The Watchers

The Watchers

Tuesday, 29 January 2013

Review: The Master (UK Cert 15)

I wanted to like The Master; not only like, but enjoy. I've enjoyed some of Paul Thomas Anderson's other films (Boogie Nights and There Will Be Blood especially) and it has two actors that I like (Amy Adams and Philip Seymour Hoffman). On paper, it seemed like a cert. The reality is somewhat different.

Freddie Quell (Joaquin Phoenix) is a man with a few issues. Demobbed from the Navy after the end of the Second World War, suffering from post-traumatic stress disorder, he is truly damaged goods: a violent borderline alcoholic who can't hold down a job and has sex on the brain. He stows aboard a ship which is being used by 'The Cause', a pseudoscientific cult led by Lancaster Dodd (Hoffman). Rather than throwing him overboard, Dodd takes Quell under his wing, seeing a chance to redeem him.

Quell is a fundamentally unlikeable character which made it difficult for me to have any empathy towards him or even care about his 'journey'. It didn't help that Phoenix's performance felt a bit hammy in places; the constant slurring and mumbling got annoying as well. As things dragged on, my patience with Phoenix's mugging and mumbling wore out so- by the time of the final meeting between Quell and Dodd, which should have been a real powerhouse (akin to the end of There Will Be Blood)- I couldn't have cared less what happened.

Hoffman is miles better as Dodd, a charismatic orator with a mass following. The Cause seks to use what seems to be past-life regression to deal with present-day issues and Hoffman at least makes the cod philosophy Dodd espouses sound believable. There are two moments where The Cause is challenged; one by a sceptical onlooker at a gathering and the other by a member of The Cause over the use of the word 'imagine' rather than 'recall' (maybe giving credence to Dodd's son's dismissive statement that he's making it up as he goes along). Both times Dodd explodes. There's a dangerous underswell in Dodd which isn't really utilised. In the final scene, Hoffman manages to make 'Slow Boat To China' seem tender and sinister at the same time.

Perhaps the best- and most surprising- performance in the entire film comes from Amy Adams, who plays Dodd's wife Peggy. There are some intriguing hints that she is 'the power behind the throne' and is a staunch supporter of Dodd's ideology almost to the point of fanaticism. She is underused, perhaps, but makes an impact every time she's on screen. It's a performance full of steel and ice, miles away from the family friendly good girl of Enchanted or Julie & Julia.
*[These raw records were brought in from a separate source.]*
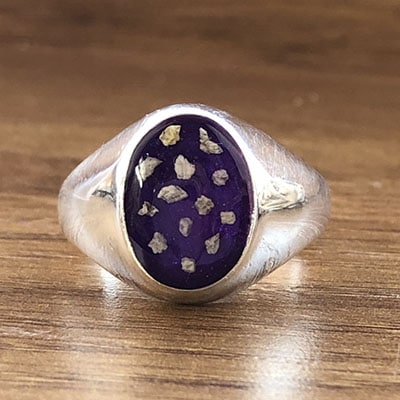 Unisex Sterling Silver Seal Ashes Ring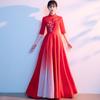 Vestido de Performance para Coro Feminino, Saia Longa, Novo Estilo 2026, Elegante Vestido de Apresentadora, Vestido Vermelho Emagrecedor para Competição de Recitação de Poemas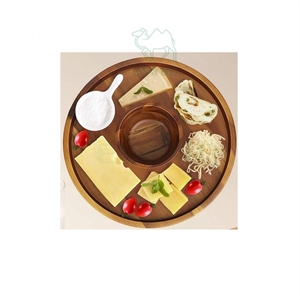 Plat à légumes en bois d'acacia avec bol rond Plateau de service en bambou Plateaux décoratifs ménagers - Product Image 6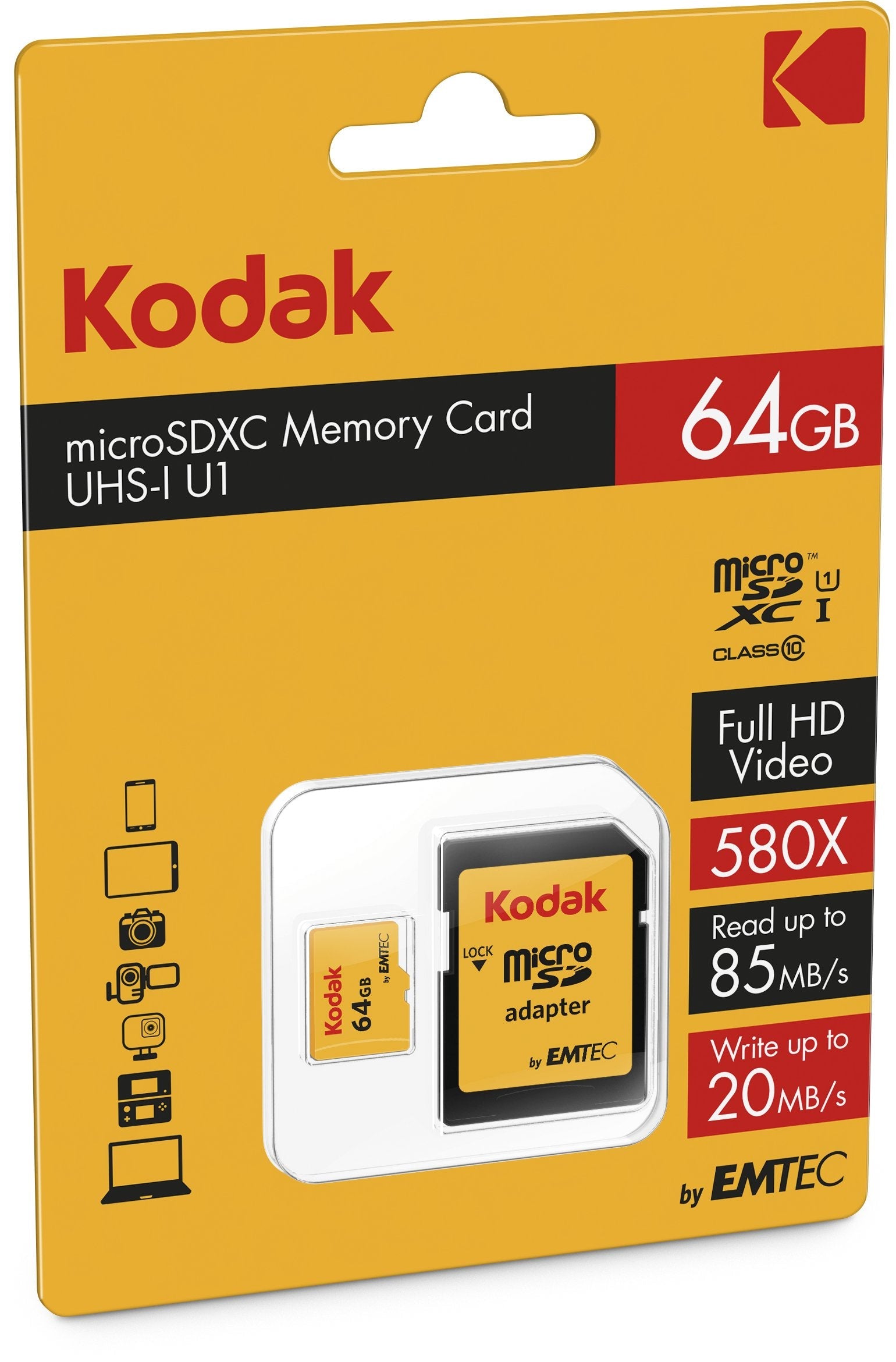 Kodak Msd 64gb U1 V10 W/Adaptador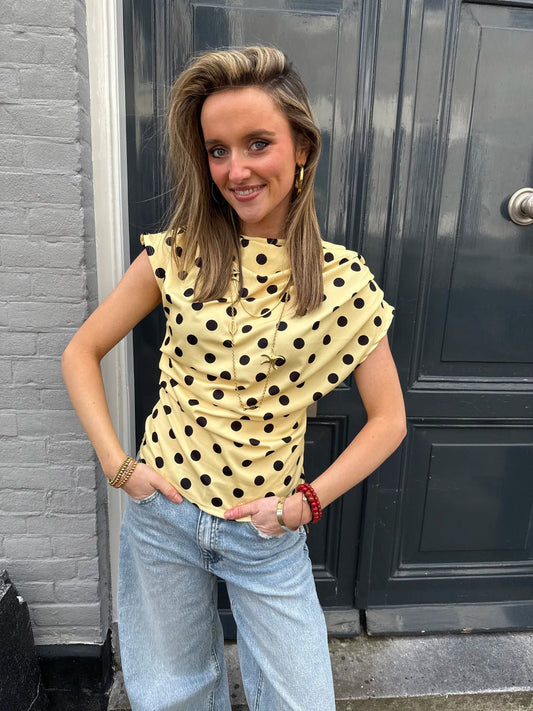 Len polkadot top geel - Project 35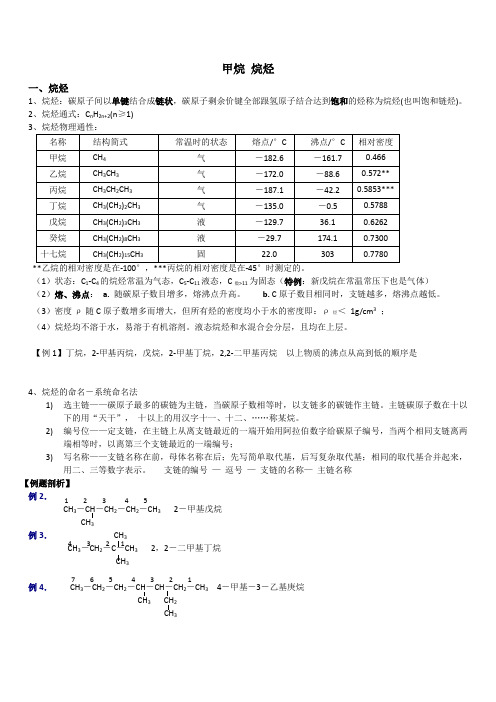 高中化学必修二第三章最简单的有机物--甲烷   知识点总结复习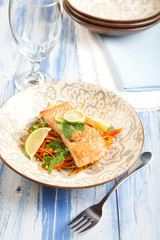 Salmon with Carrot Slaw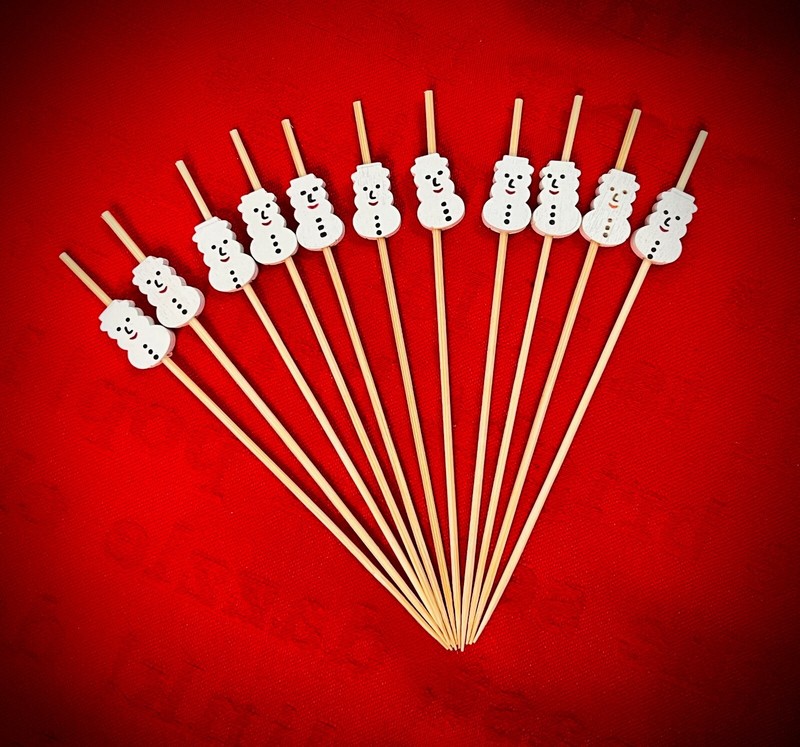 Holiday Snowman wooden picks for baking, appetizers and bartending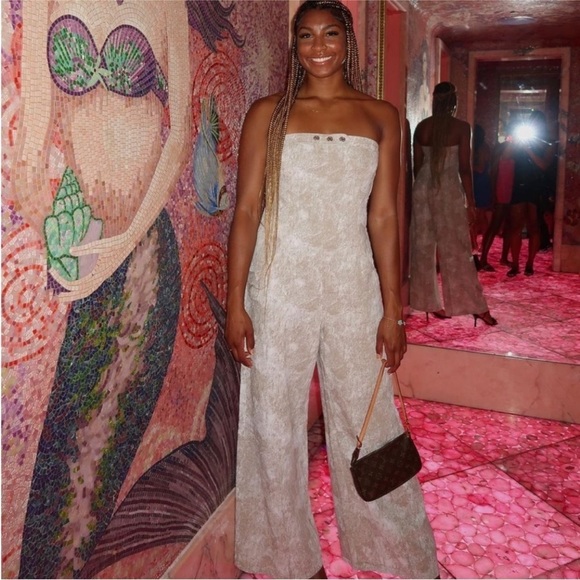 ZARA Printed linen blend jumpsuit 8217/072 - Picture 8 of 14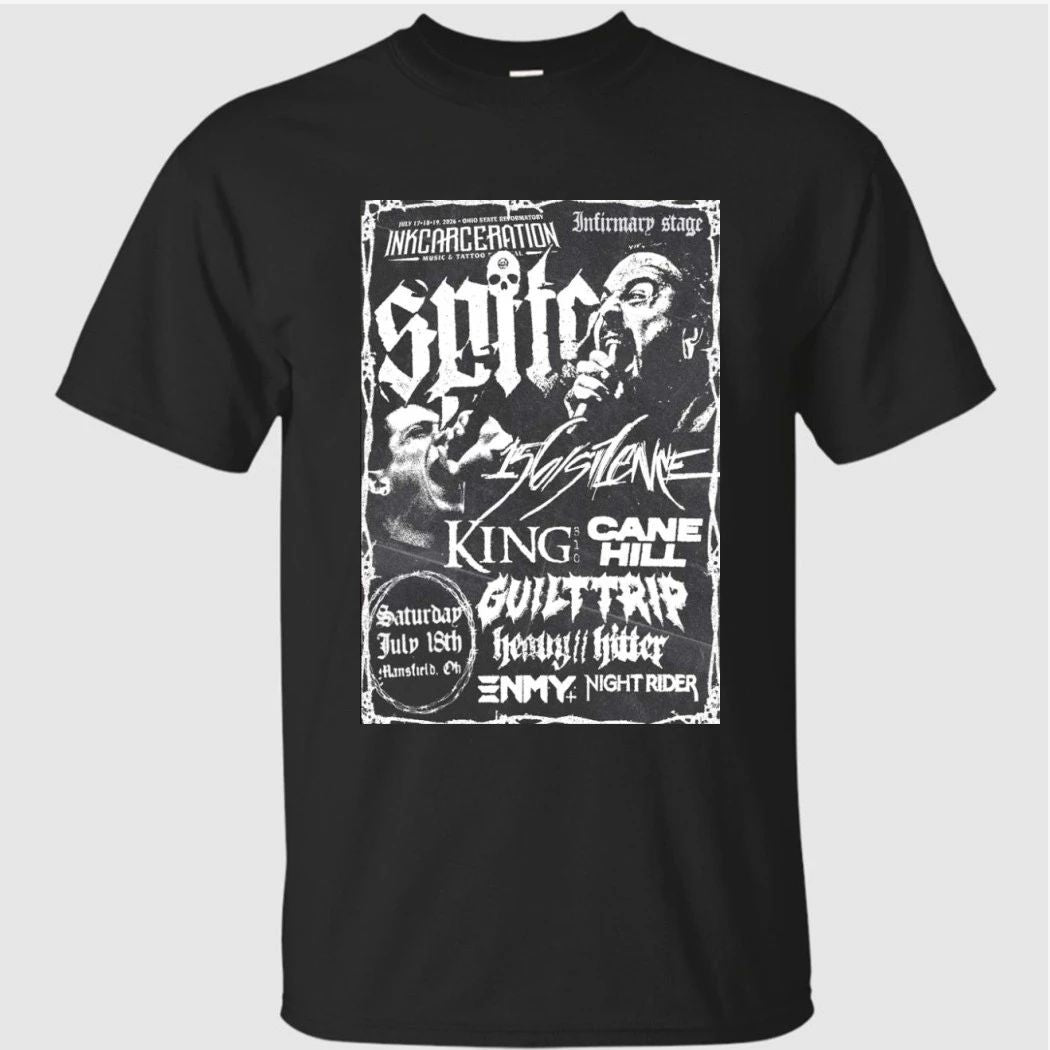 Spite Inkcarceration Festival July 17-19 2026 Mansfield, OH Poster Shirt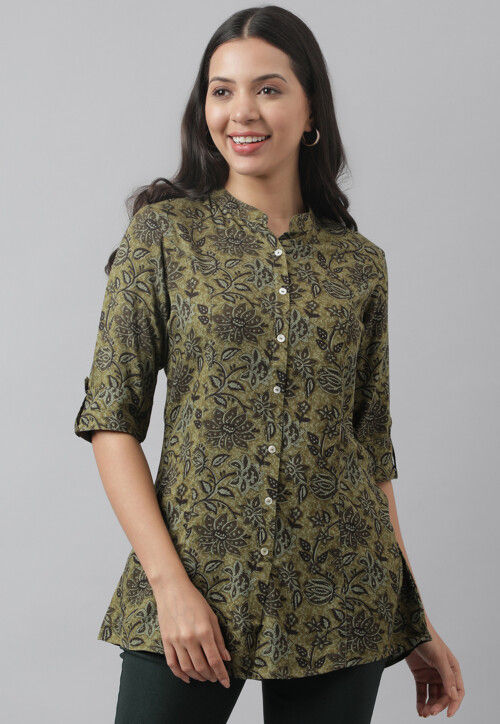 Printed Rayon Top in Olive Green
The 'processing' scenes at the beginning are quite intense and filmed well, but several other 'treatments' (such as Peggy reading sexually explicit prose to Quell, and Dodd asking Quell to walk back and forth between the wall and the window) seemed baffling to me. There was some controversy when the project was first announced that it was inspired directly by Scientology; people with a better grounding in those practices than I could probably point out the deeper similarities, but there does appear to be at least a passing correlation between Scientology and The Cause.

My main issue with The Master comes from the script: in places, it has the turgid, pretentious air that can sometimes come when you have an auteur behind the lens. Plus there's too little that is adequately explained- don't get me wrong, some ambiguity can provoke interest (whilst spoon-feeding the audience can be patronising and unwieldy) but there is such a thing as being too elliptical. There's some surreal imagery which doesn't add anything and Jonny Greenwood's jarring, intrusive and atonal score got to be very irritating.

Sadly, some good performances can't redeem this muddled mess of a film.